As well as battling with the basketball team’s past record, Sherman also has to deal with the new scourge of the school system: technology. “I asked the eighth grade basketball team how long they had to bring the ball over half-court,” he says. “One kid said eight seconds, because that’s what it was on his video game.”
For the record, it’s ten seconds, and comments like that make Sherman wish kids would put down the X-boxes and Playstations and go outside.
“I’m not saying everyone has to be a sports nut like I was,” he says. “But technology has really hindered development. I’ve been told that the kids in Water Valley don’t have a place to play.” He lifts his hands. “They’ve got a driveway,” he says. “They’ve got a backyard.”
Sherman, who grew up in Greenville, spent his own childhood playing football, baseball, and of course-basketball.

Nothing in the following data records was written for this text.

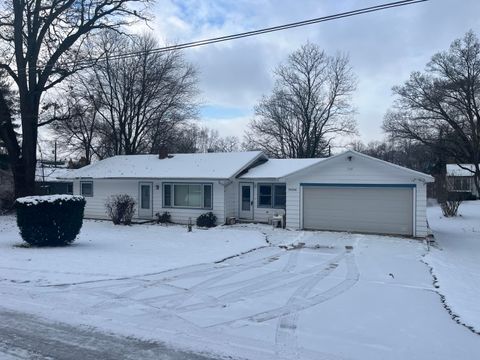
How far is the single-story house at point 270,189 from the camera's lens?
18.7 m

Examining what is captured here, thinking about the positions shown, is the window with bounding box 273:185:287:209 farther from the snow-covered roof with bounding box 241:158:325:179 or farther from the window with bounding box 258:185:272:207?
the snow-covered roof with bounding box 241:158:325:179

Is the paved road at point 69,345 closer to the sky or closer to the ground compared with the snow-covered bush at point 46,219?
closer to the ground

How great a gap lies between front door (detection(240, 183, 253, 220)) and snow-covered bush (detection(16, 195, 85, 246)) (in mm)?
10479

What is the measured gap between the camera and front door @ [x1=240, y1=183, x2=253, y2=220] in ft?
76.1

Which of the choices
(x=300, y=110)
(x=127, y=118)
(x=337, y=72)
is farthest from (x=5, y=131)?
(x=337, y=72)

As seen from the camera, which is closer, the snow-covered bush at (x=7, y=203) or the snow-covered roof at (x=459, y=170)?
the snow-covered bush at (x=7, y=203)

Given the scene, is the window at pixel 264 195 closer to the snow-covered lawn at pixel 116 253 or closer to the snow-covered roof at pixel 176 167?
the snow-covered roof at pixel 176 167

In high school, he was a point guard; at his first year at Mississippi State University, he tried out for the team, but “they got rid of the jv team about six weeks after I started,” he says. “That ended my career.”
After spending a few semesters as a business major, Sherman looked up from calculating credits and debits in front of Monday Night Football and realized he was not destined for the corporate world.
“I love sports,” Sherman says. “I love all sports. But there’s just something about basketball that captures my heart.”’
Though I don’t hear a bell, some shift occurs and students stream into the gym, some talking and some racing to pick up basketballs. “It’s an intense sport,” Sherman says, his glasses shining in the morning light. “That’s what motivates me to coach it,” and he looks out at the kids shooting hoops.